To be even more clear, this happened because early versions of Unicode consisted of fewer than 2^16 code points, and this was thought to be enough. In 1996, Unicode 2.0 was published and allowed characters whose encoding required more than 16 bits. This necessitated UTF-16 which allows expansion up to 32 bits to represent characters in higher planes (and is compatible with most text that had been encoded in UCS-2).
It doesn't allow expansion up to 32 bits. How would that even be possible? Some of the bits are needed to indicate to use the second two bytes, so there's a hole in the range and it's less than 32 bits.
Correct, this is what I meant. UTF-16 can use up to 32 bits to represent a larger number of characters, but cannot uniquely represent 2^32 possible characters.
"Surrogate pairs" use two code units (32 bits total) to increase the number of code points that can be represented. It seems a lot more complicated than UTF-8. I have no idea how many code points can actually be represented in theory. There are under 21 bits' worth of Unicode codepoints, though, so I'm sure the claim that UTF-16 can represent all of them isn't some kind of trick.
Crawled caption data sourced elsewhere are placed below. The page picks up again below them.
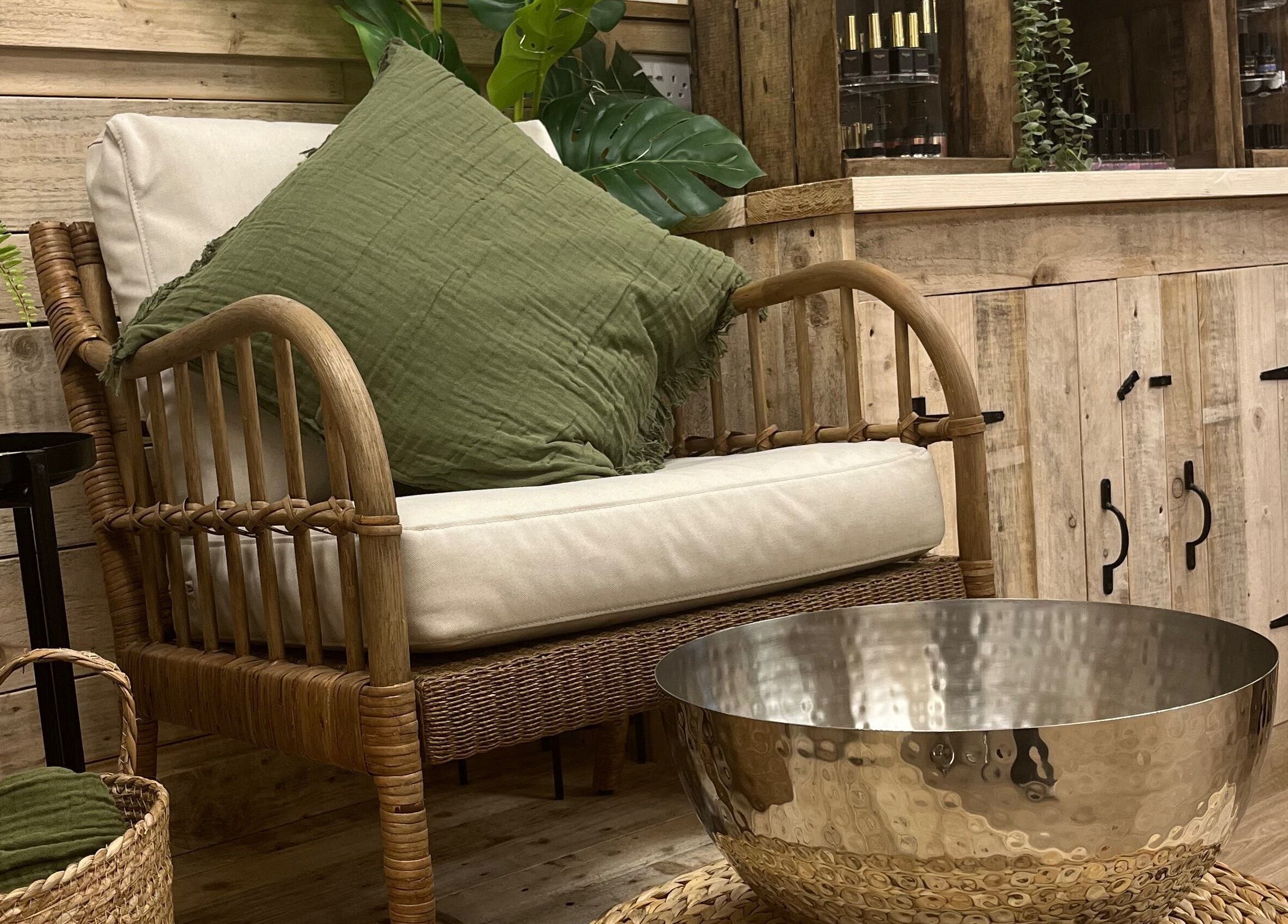 Cozy seating area at Perfectpedi With Frenchies in Pembroke, Cymru, GB, featuring a wicker chair and green cushion.
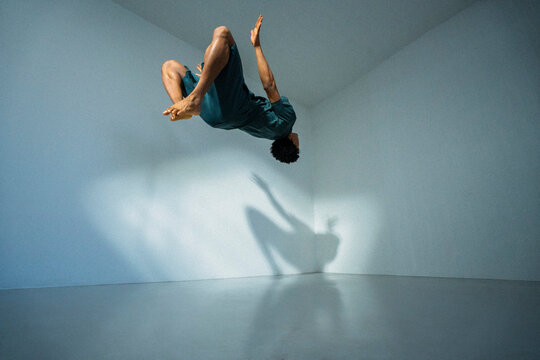 Low angle view of young male athlete doing somersault in front of wall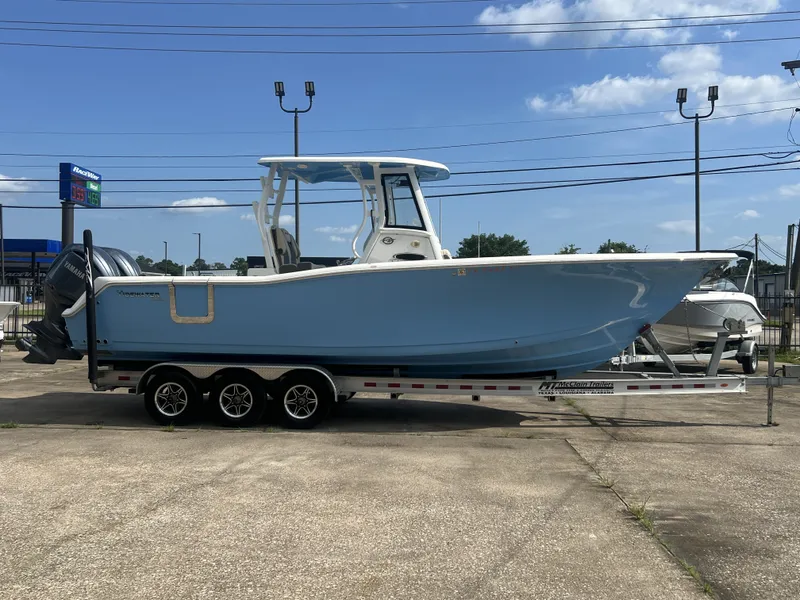 Slide: The Image of 2021 Tidewater 292 CC Adventure boat on trailer, side view. - 7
A surrogate pair can represent 20 bits, or 2^20 values. A single UTF-16 byte is of course 16 bits, or 2^16 values. 2^20 + 2^16 == 0x110000, which is precisely as many unicode code points as there are (0–0x10FFFF).
Decoding UTF-16 (with surrogate pairs) is pretty similar to decoding UTF-8 except the state machine is simpler (as it's just 1–2 code units per codepoint, instead of 1–3). It also means that if you validate that you have a high surrogate and a low surrogate, the combination is guaranteed to be a valid codepoint (whereas with UTF-8 there are invalid encodings, e.g. any 1-byte codepoint can actually be encoded using 2 or 3 bytes instead, which the state machine must reject).
"A surrogate pair can represent 20 bits, or 2^20 values. A single UTF-16 byte is of course 16 bits, or 2^16 values. 2^20 + 2^16 == 0x110000, which is precisely as many unicode code points as there are (0–0x10FFFF)."
This explanation can't be quite right, because the possible surrogate code unit values are carved out of the set of 2^16 code units. So you are double counting those surrogate code units.
From Wikipedia:
"Since the ranges for the high surrogates (0xD800–0xDBFF), low surrogates (0xDC00–0xDFFF), and valid BMP characters (0x0000–0xD7FF, 0xE000–0xFFFF) are disjoint, it is not possible for a surrogate to match a BMP character, or for two adjacent code units to look like a legal surrogate pair."
OK, I've found the gross reason why the 2^16 + 2^20 arithmetic works:
"The Unicode standard permanently reserves these code point values for UTF-16 encoding of the high and low surrogates, and they will never be assigned a character, so there should be no reason to encode them. The official Unicode standard says that no UTF forms, including UTF-16, can encode these code points."
UTF-16 encodes a wider character with two surrogate pairs, each pair holding 10 bits of the codepoint. That's why Unicode has 17 planes each containing 65,536 characters, which would otherwise seem odd to have a non-power of two number of Unicode codepoints.